28 Juin 2010
Projet de loi interdisant la dissimulation du visage dans l'espace public.
Réaffirmer nos valeurs républicaines, démocratiques et laïques
Le mardi 6 juillet, l’Assemblée nationale va examiner le projet de loi interdisant la dissimulation du visage dans l’espace public.
Ce texte fait l’objet d’un très large consensus national et il convient de rappeler pour quelles raisons il va être adopté par notre Parlement
Le voile intégral est absolument incompatible avec nos valeurs républicaines et démocratiques et avec les traditions de notre pays
Le 22 juin 2009, dans son discours devant le Parlement réuni en Congrès à Versailles, le Président de la République a déclaré : la burqa « n'est pas un problème religieux. C'est un problème de liberté et de dignité de la femme. C'est un signe d'asservissement. Ce n'est pas l'idée que nous nous faisons de la dignité de la femme. Je veux le dire solennellement : la burqa n'est pas la bienvenue sur le territoire de la République française ».

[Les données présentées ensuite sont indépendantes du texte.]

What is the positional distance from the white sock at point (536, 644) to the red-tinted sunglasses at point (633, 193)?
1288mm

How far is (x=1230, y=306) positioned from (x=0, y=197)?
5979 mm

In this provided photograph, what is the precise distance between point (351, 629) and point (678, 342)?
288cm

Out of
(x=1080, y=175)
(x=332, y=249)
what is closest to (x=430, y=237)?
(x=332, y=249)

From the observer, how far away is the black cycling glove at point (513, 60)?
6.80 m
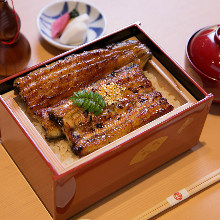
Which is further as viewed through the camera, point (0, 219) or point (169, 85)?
point (169, 85)

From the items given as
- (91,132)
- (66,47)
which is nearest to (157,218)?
(91,132)

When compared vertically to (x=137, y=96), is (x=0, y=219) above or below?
below

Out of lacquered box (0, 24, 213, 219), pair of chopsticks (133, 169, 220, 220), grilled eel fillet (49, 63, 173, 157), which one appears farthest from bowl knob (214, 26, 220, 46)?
pair of chopsticks (133, 169, 220, 220)

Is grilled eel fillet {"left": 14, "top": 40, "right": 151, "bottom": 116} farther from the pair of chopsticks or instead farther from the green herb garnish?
the pair of chopsticks

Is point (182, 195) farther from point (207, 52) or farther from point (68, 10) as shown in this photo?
point (68, 10)

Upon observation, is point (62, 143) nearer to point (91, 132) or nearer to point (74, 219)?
point (91, 132)
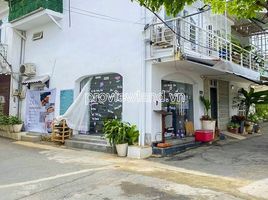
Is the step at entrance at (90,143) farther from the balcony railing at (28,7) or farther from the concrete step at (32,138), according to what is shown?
the balcony railing at (28,7)

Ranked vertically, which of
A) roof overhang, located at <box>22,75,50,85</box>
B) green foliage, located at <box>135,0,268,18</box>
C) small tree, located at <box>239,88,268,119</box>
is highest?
roof overhang, located at <box>22,75,50,85</box>

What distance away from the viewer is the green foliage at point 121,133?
10930 mm

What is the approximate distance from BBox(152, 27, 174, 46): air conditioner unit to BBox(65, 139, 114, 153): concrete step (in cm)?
433

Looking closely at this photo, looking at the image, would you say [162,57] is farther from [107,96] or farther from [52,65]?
[52,65]

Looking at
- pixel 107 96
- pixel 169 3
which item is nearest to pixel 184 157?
pixel 107 96

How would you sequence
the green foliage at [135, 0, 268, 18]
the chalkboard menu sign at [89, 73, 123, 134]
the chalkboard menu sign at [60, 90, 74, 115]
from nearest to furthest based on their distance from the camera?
the green foliage at [135, 0, 268, 18]
the chalkboard menu sign at [89, 73, 123, 134]
the chalkboard menu sign at [60, 90, 74, 115]

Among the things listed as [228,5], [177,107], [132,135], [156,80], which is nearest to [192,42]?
[156,80]

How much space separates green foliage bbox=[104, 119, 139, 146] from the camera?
35.9ft

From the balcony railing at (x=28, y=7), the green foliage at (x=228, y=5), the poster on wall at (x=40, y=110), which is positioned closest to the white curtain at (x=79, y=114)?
the poster on wall at (x=40, y=110)

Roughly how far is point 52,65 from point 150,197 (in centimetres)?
1090

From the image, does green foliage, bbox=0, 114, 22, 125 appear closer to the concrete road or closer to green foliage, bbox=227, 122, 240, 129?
the concrete road

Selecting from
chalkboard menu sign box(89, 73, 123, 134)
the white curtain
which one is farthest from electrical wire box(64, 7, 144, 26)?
the white curtain

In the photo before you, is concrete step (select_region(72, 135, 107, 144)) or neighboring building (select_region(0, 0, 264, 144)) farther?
concrete step (select_region(72, 135, 107, 144))

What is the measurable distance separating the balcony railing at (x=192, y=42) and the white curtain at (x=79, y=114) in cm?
411
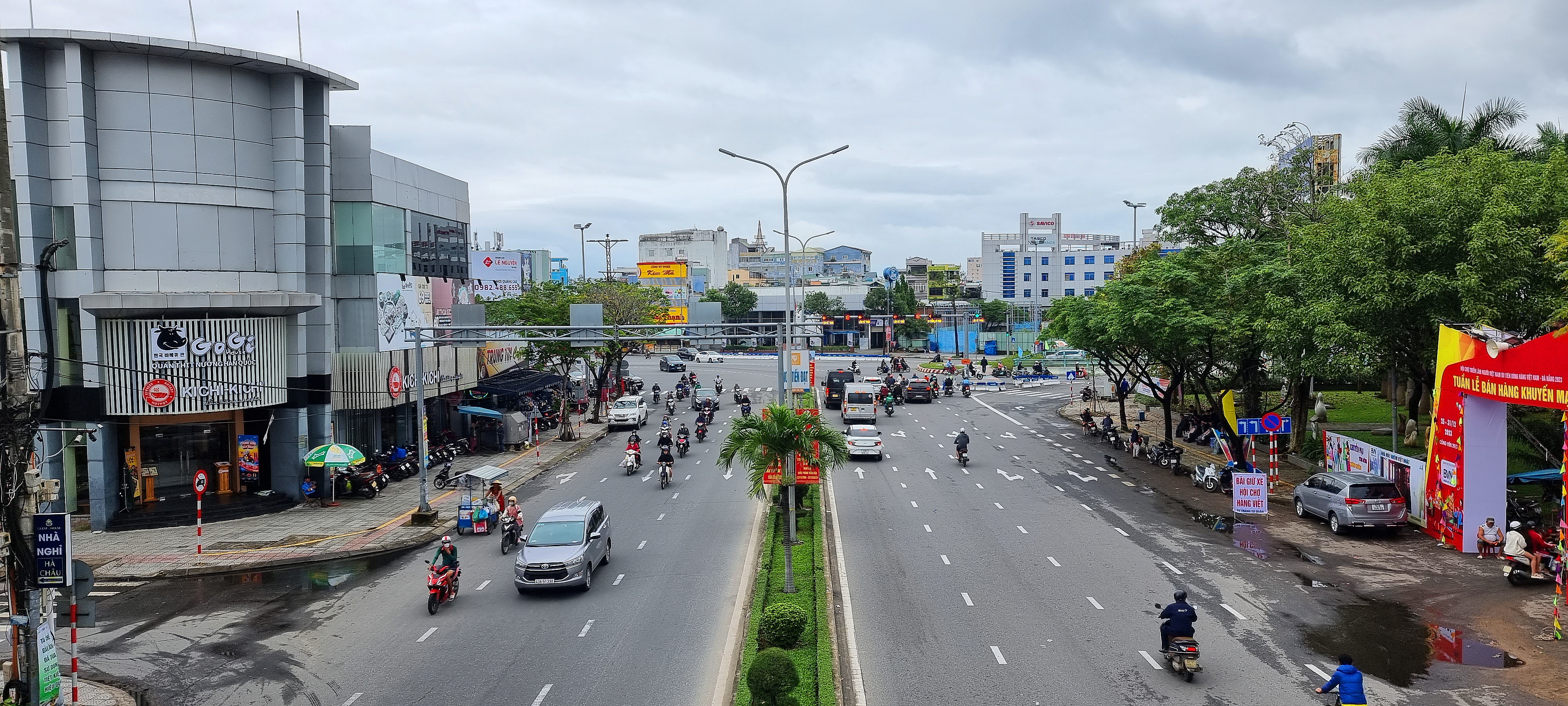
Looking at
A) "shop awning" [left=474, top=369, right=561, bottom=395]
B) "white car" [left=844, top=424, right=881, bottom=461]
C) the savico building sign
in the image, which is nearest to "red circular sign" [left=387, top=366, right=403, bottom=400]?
the savico building sign

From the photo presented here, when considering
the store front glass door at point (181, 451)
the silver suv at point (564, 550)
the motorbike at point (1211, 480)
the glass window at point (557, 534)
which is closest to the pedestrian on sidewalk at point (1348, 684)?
the silver suv at point (564, 550)

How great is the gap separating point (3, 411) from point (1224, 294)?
3322cm

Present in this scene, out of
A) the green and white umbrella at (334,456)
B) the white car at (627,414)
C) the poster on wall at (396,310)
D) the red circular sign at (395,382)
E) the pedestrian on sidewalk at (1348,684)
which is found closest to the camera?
the pedestrian on sidewalk at (1348,684)

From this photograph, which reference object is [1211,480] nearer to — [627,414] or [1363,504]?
[1363,504]

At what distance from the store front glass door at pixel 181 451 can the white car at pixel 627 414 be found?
2113 cm

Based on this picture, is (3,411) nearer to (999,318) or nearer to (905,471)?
(905,471)

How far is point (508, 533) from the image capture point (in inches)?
934

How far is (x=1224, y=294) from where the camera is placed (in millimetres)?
34656

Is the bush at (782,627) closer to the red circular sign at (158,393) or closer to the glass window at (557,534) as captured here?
the glass window at (557,534)

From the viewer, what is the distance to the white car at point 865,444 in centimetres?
3866

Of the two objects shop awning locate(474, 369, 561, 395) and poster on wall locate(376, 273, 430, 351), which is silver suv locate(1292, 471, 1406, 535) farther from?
shop awning locate(474, 369, 561, 395)

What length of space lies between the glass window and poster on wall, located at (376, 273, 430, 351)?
A: 47.3 feet

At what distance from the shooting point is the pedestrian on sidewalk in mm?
12422

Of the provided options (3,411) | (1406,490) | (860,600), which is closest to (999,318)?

Cette déclaration solennelle du Président de la République a ouvert un vaste débat public auquel des personnalités de tout horizon ont participé – philosophes, sociologues, etc. - et qui a largement dépassé les clivages politiques.

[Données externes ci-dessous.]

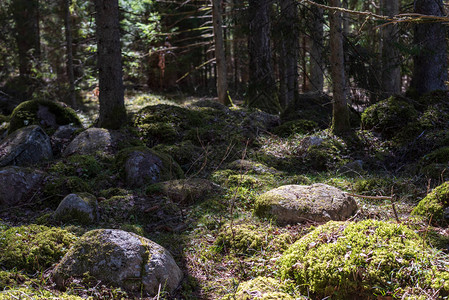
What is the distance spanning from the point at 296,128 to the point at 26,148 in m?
6.18

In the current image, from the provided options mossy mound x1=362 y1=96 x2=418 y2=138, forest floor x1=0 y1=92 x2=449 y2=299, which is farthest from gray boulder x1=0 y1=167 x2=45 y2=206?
mossy mound x1=362 y1=96 x2=418 y2=138

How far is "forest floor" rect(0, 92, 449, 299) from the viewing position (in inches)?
153

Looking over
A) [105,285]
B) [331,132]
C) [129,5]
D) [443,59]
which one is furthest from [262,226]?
[129,5]

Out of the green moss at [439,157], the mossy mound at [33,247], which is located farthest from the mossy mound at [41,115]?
the green moss at [439,157]

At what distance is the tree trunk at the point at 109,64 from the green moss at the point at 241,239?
563 centimetres

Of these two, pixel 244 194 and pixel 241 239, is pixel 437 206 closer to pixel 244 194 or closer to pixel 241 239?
pixel 241 239

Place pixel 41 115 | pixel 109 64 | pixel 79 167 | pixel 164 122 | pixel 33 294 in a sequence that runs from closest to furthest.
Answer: pixel 33 294
pixel 79 167
pixel 109 64
pixel 164 122
pixel 41 115

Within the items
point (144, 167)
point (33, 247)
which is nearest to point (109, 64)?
point (144, 167)

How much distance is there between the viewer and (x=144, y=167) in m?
6.66

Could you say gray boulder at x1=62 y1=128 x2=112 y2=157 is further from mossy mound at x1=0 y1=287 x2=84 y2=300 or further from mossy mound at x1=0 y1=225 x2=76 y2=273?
mossy mound at x1=0 y1=287 x2=84 y2=300

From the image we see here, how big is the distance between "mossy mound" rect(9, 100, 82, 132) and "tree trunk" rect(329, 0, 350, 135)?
678 cm

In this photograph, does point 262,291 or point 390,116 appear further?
point 390,116

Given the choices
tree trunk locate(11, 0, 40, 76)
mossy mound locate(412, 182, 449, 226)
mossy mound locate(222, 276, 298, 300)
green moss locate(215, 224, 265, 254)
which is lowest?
green moss locate(215, 224, 265, 254)

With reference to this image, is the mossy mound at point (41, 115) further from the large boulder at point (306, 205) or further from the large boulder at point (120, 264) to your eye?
the large boulder at point (306, 205)
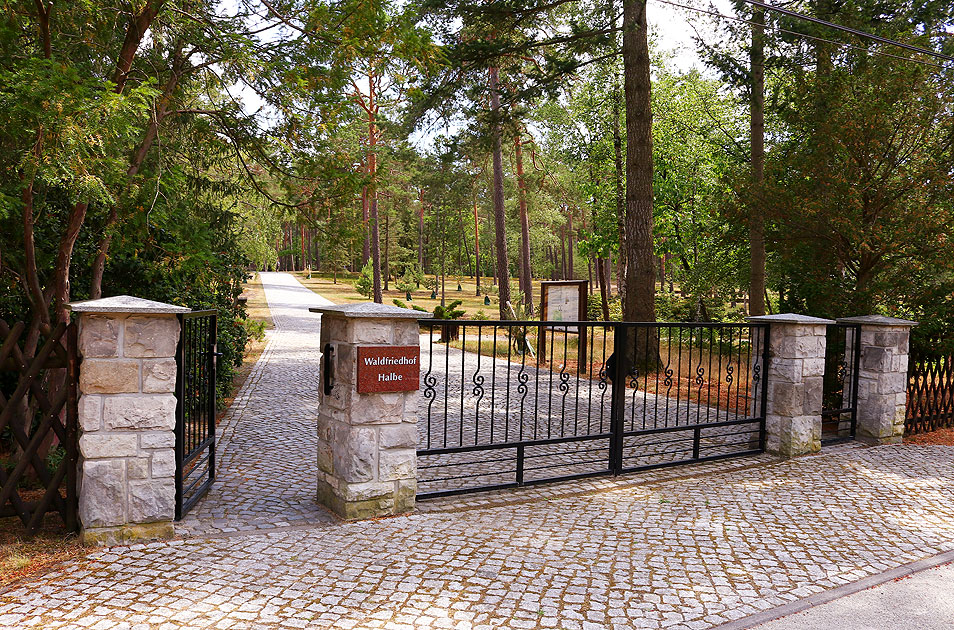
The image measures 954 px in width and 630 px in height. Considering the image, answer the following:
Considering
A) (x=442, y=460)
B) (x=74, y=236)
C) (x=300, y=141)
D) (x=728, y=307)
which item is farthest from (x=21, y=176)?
(x=728, y=307)

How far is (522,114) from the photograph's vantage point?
12188 millimetres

A l’issue de ce débat, notre majorité a considéré que nous devions apporter une réponse de fermeté face au développement de pratiques radicales, telles que le port du voile intégral, contraires aux exigences fondamentales du « vivre ensemble » dans la société française. Cette réponse est double :
- le temps de l’explication avec le vote par l’Assemblée nationale le 11 mai dernier d’une proposition de résolution sur l’attachement au respect des valeurs républicaines.
- le temps de l’action avec l’examen début juillet d’un projet de loi interdisant la dissimulation du visage dans l’espace public.

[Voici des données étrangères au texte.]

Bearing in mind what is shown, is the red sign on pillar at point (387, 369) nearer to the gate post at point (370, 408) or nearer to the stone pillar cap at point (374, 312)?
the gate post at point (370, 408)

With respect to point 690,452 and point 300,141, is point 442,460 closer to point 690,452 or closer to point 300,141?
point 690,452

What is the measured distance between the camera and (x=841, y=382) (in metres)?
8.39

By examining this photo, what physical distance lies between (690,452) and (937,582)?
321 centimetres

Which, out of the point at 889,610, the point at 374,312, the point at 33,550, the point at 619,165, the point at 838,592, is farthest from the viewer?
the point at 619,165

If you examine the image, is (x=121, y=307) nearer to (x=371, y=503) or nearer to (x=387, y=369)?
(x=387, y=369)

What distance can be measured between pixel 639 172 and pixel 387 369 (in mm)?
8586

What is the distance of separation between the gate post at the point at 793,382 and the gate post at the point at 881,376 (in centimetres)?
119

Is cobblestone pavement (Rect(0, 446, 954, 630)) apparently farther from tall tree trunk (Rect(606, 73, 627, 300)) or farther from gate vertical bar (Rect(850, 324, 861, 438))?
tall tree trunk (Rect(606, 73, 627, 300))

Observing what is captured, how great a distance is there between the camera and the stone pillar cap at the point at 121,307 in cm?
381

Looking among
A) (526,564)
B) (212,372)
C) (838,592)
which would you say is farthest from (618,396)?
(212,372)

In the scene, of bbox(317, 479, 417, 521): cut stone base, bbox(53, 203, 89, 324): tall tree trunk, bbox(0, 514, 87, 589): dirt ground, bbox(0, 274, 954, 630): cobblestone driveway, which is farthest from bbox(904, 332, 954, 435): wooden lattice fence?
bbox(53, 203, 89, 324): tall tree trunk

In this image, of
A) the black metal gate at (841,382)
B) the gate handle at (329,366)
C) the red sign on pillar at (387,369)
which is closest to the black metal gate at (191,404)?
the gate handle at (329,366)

Ce projet de loi vise à interdire, au sein de tout l’espace public, le fait de dissimuler son visage.
La méconnaissance de cette règle, qui ne s’appliquera qu’après une période de six mois de pédagogie, est punie d’une amende de 150 euros maximum ou d’un stage de citoyenneté.
En outre, le texte crée une nouvelle infraction réprimant le fait de contraindre une personne à se dissimuler le visage à raison de son sexe d’un an d’emprisonnement et de 15000 euros d’amende.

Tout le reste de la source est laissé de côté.